Meeting 9 - GeorgeIniatis/Blood_Brain_Barrier_Drug_Prediction GitHub Wiki

Meeting Minutes

This meeting focused on Q/A after a short status report recap

Q: What metric should I try to optimise? Precision, Recall, F1 Score, AUC

Don't rely on just one metric as it can lead to extremely wrong conclusions about the model's performance
Main ones are Precision, Recall, F1 Score, ROC, AUC
Report multiple ones. Precision + Recall + F1 Score
F1 score can be modified to give more weight to precision or recall

Q: Should I add a class weight to the models?

Yes since we have a class imbalance and the models performance seems to increase when used

Q: When using cross validation do I need to further evaluate my data using an independent test set?

Optimise the models using cross validations and then compare their performance on an independent test set
The test set should be roughly 20% of the original dataset with the same class imbalance

Q: Any SK-Learn best practices I should be aware of?

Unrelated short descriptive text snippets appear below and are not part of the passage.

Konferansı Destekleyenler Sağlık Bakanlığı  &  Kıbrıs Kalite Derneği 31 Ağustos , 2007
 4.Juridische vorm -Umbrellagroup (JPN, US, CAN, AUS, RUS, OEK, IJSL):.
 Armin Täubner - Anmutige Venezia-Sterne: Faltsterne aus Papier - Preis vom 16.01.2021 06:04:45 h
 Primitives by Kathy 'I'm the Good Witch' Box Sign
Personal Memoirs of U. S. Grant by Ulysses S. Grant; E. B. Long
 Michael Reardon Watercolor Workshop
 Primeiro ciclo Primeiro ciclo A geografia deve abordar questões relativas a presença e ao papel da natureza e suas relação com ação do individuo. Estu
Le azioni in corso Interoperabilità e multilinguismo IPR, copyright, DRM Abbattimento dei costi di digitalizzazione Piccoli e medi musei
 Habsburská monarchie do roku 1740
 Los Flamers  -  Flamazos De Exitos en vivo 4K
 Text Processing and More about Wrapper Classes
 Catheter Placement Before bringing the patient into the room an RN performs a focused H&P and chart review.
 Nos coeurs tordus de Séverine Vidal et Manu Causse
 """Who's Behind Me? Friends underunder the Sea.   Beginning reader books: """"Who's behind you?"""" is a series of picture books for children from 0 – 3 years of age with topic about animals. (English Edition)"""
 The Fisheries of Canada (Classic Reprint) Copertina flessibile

Tinkering with your data too much can make it lose its predictive ability in the real world
Scale data

Q: Any models that would work best and I should definitely give a try?

Logistic Regression
SVM with linear kernel (Should also give other kernels a try)
Random Forest
K-Nearest neighbours (Will most likely run into the same problems as TSNE, PCA, UMAP)

Action Plan

Model work
Have a look at the material sent over by the supervisor